* Explore the material:
1. In the text on the Jennewein appeal, what range of β-galactosidase activity does the claim limitation require?
2. Please rewrite the paragraph of the text on the Jennewein appeal that begins "Finally, the Court rejected" as a short list that keeps its main facts.

* Excerpted text:
------------------------------------
According to the opinion, the Federal Circuit found that substantial evidence supports the Commission’s determination that that Jennewein’s accused #1540 and #2410 strains infringe the asserted claims. For example, regarding whether Jennewein’s #1540 and #2410 strains satisfy the claim limitation requiring that “the level of β-galactosidase activity comprises between 0.05 and 200 units,” Jennewein argued that the plain meaning of the claim language required that the Miller unit readings reflect the activity of the inserted β-galactosidase gene and not activity from a different source. Therefore, Jennewein argued that to assess infringement, a negative control strain lacking a functional β-galactosidase gene must be used to ensure that the measured β-galactosidase activity of the accused strain is from the inserted β-galactosidase gene, and not from another source or from background noise. The Court found that the Commission reasonably concluded that the inclusion of a negative control strain was unnecessary to measure the amount of Miller unit activity, noting that Jennewein’s proposed testing with negative control strains produced unreliable results, and that in light of Jennewein’s unreliable presented test results, the Commission properly credited Glycosyn’s testing of the #1540 and #2410 strains, finding that Glycosyn’s testing hewed more closely to the Miller protocol.
With respect to the Commission’s finding that Jennewein’s #1540 and #2410 strains satisfied the “exogenous functional β-galactosidase gene” claim limitation, at least under the doctrine of equivalents, Jennewein argued that even though the lacZΩ gene fragment is exogenous to the #1540 and #2410 strains, the lacZa gene fragment is not exogenous but endogenous, making the combination of lacZa and lacZΩ gene fragments endogenous because the combination does not originate outside of the host strain. The Court disagreed with Jennewein’s characterization, noting that the combination of lacZa and lacZΩ gene fragments does not exist in the original strain used to make the #1540 and #2410 strains, and therefore the combination itself does not originate from within the organism, making it exogenous. Accordingly, the Court found that substantial evidence supported the Commission’s finding that the fragment is exogenous and therefore satisfies the claim limitation.
Finally, the Court rejected Jennewein’s argument that the Commission erred in its interpretation of the limitation “the level of β-galactosidase activity comprises between 0.05 and 200 units.” Jennewein argued that the limitation required that the modified bacterium’s level of β-galactosidase activity be “within the claimed range substantially throughout 2’-FL production and retrieval.” Reviewing the Commission’s claim construction de novo, the Court rejected Jennewein’s arguments and affirmed the construction adopted by the Commission. Turning first to the claim itself, the Court noted that the plain language supported the Commission’s interpretation and that there was nothing in the claims to support Jennewein’s proposed limitation. Further, the Court found that both the written description and prosecution history support the Commission’s interpretation.
Having found that the Commission’s finding of infringement under the doctrine of equivalents was supported by substantial evidence, and affirming the Commission’s claim construction de novo, the Federal Circuit affirmed the decision of the Commission in all respects, allowing for the issuance of its limited exclusion order.
------------------------------------
Stored entries:

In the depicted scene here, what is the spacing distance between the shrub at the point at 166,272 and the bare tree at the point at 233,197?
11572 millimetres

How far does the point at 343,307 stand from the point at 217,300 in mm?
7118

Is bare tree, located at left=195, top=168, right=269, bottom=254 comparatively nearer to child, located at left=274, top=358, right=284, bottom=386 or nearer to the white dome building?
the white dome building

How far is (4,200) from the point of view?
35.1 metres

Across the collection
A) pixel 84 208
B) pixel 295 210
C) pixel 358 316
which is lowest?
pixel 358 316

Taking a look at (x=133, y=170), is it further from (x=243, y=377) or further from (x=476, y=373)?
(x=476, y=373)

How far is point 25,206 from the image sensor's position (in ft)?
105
------------------------------------
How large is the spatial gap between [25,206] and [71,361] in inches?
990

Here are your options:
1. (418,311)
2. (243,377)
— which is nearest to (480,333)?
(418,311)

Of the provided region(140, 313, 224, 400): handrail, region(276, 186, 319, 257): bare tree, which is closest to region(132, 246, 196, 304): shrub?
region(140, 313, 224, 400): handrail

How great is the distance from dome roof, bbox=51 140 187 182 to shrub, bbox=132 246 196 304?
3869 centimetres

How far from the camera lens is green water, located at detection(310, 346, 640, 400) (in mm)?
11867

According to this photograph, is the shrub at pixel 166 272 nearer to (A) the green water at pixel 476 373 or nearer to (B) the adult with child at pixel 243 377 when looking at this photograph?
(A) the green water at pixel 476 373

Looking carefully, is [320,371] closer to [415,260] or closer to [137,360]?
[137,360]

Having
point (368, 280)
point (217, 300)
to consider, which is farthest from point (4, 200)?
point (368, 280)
------------------------------------
* Answers:
1. Between 0.05 and 200 units.

2.
- The Court rejected Jennewein's argument that the Commission misinterpreted the limitation "the level of β-galactosidase activity comprises between 0.05 and 200 units."
- Jennewein argued that the bacterium's activity had to be within the claimed range substantially throughout 2'-FL production and retrieval.
- Reviewing the claim construction de novo, the Court affirmed the Commission's construction.
- The plain claim language supported the Commission's interpretation, and nothing in the claims supported Jennewein's proposed limitation.
- The written description and prosecution history also supported the Commission's interpretation.